Oyer, a professor at Stanford Graduate School of Business, teaches a course to MBAs focused on causes and complications of U.S. inequality. The course is co-taught by Lenny Mendonca, MBA ’87, who serves as California Gov. Gavin Newsom’s chief economic and business adviser and oversees the state’s Office of Economic Development.
Here, they discuss what is driving inequality, vet proposed solutions, and speculate what will happen if the trend continues.
Q: This is the first generation of Americans that is expected to fare worse than the prior. What’s driving this trend?
Oyer: A number of factors. Globalization, for one. A really good substitute for a manual laborer in the U.S. is a manual laborer in China or Costa Rica. Another factor is technology. Apple is the canonical example. The company is designing their products here, so the people who work in engineering are more and more valuable, and making more and more money, but the people who, in the old days, might have made computers here — that’s now done in China.

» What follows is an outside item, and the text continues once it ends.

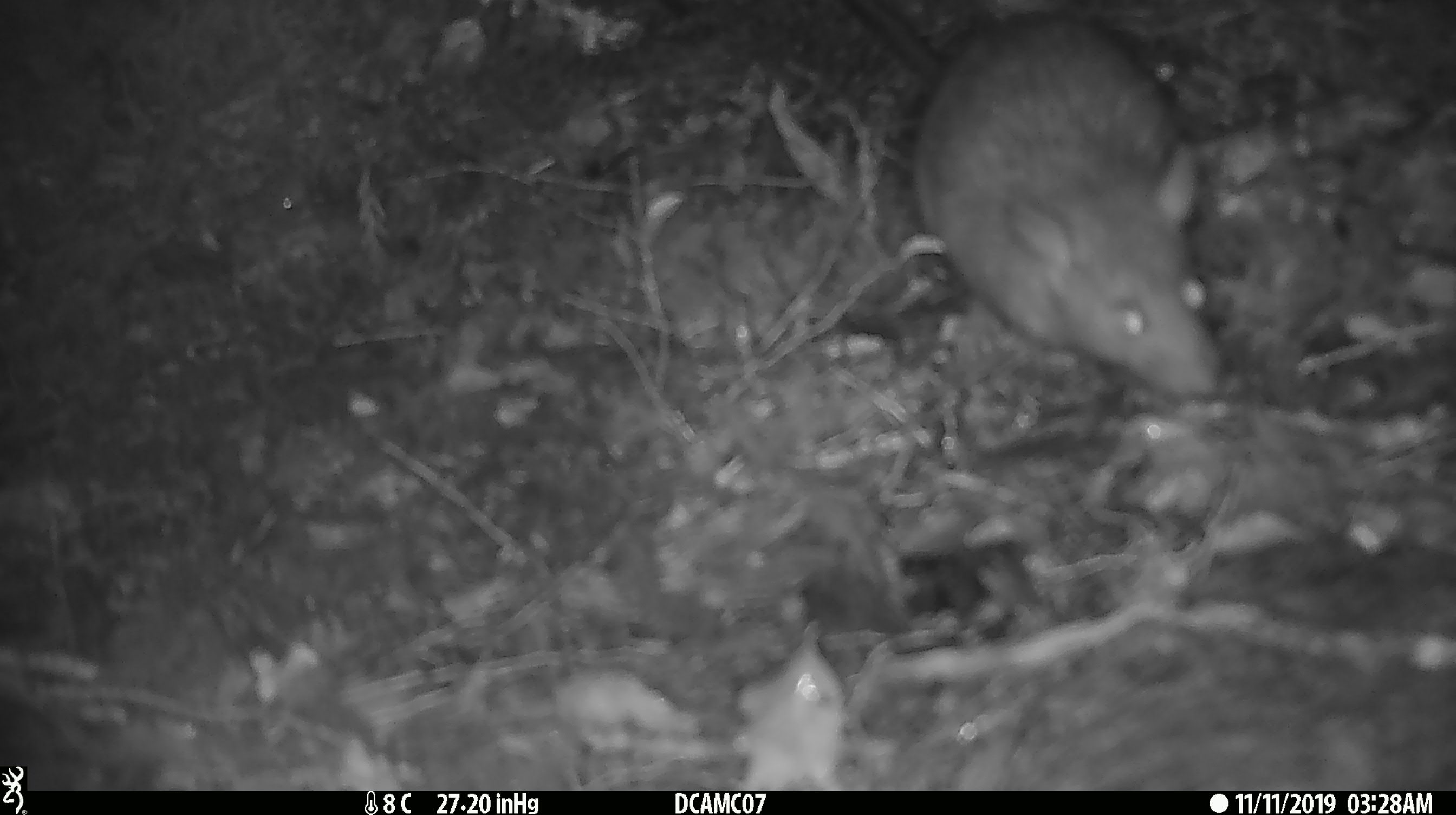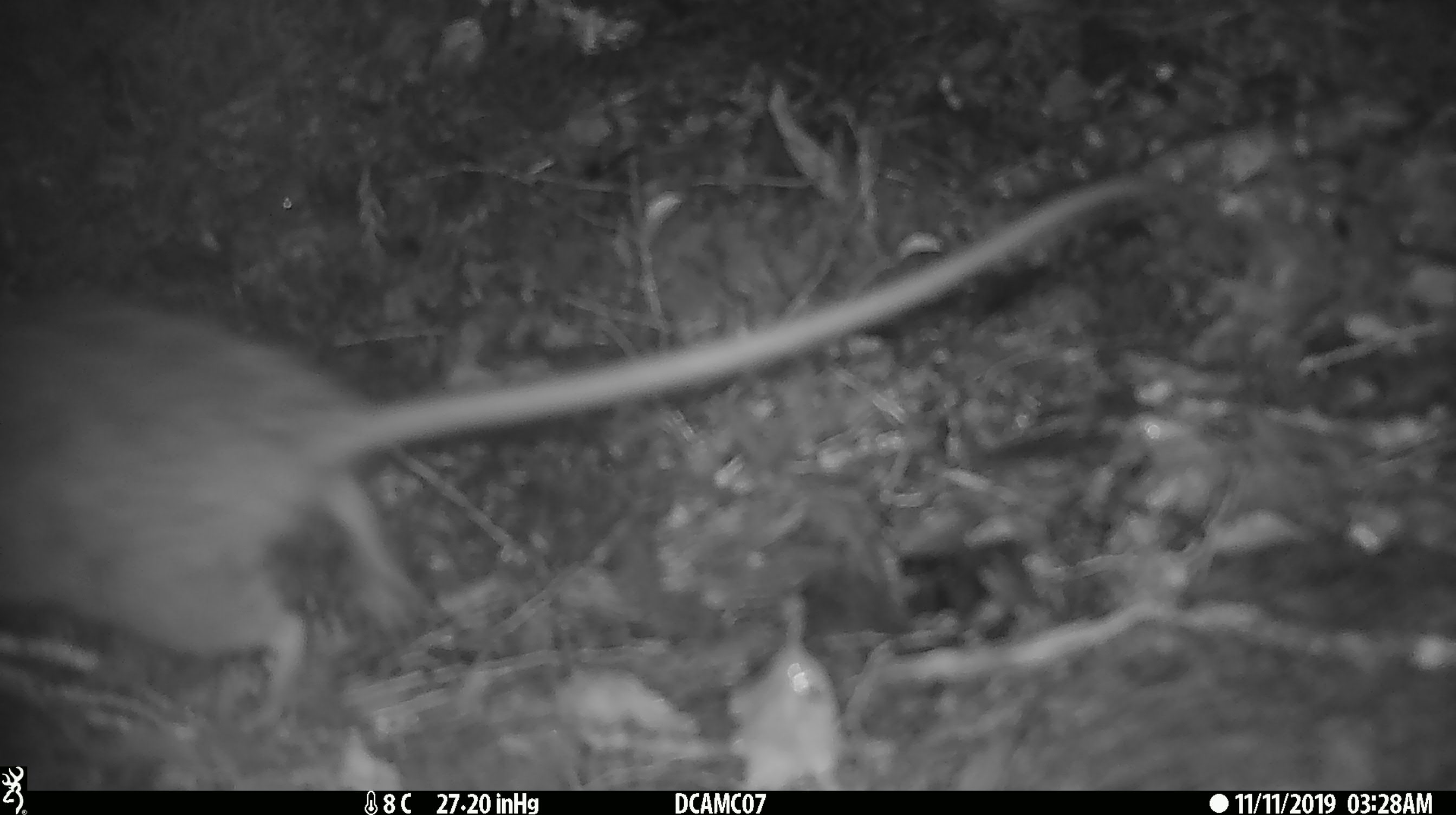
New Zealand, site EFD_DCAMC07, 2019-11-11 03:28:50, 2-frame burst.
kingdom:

Mendonca: We’ve also had a combination of tax and regulatory policy that has encouraged capital formation and increasing returns to capital, so labor’s share of returns has decreased. The last round of tax policy out of Washington made this worse.
Q: Is this level of inequality historically unprecedented?
Oyer: You had the same thing with the Industrial Revolution that concentrated more and more wealth into the hands of capital. Henry Ford, the Rockefellers, Leland Stanford —
Mendonca: — J. P. Morgan.
Oyer: But the Great Depression took the wind out of the sails of that. Inequality was substantially reduced during the ’30s, ’40s, and ’50s.
Mendonca: A large portion of what reduced inequality was the destruction of wealth during World War II and the fact that the U.S. benefited afterward from being the last standing industrial economy. We had a global environment that was based on American exports. Today, we’re in the midst of a transition to a very different economy. This time, it’s much more global, particularly in labor markets.
Oyer: But as the U.S.’s inequality has grown since the ’70s, inequality has reduced dramatically around the world.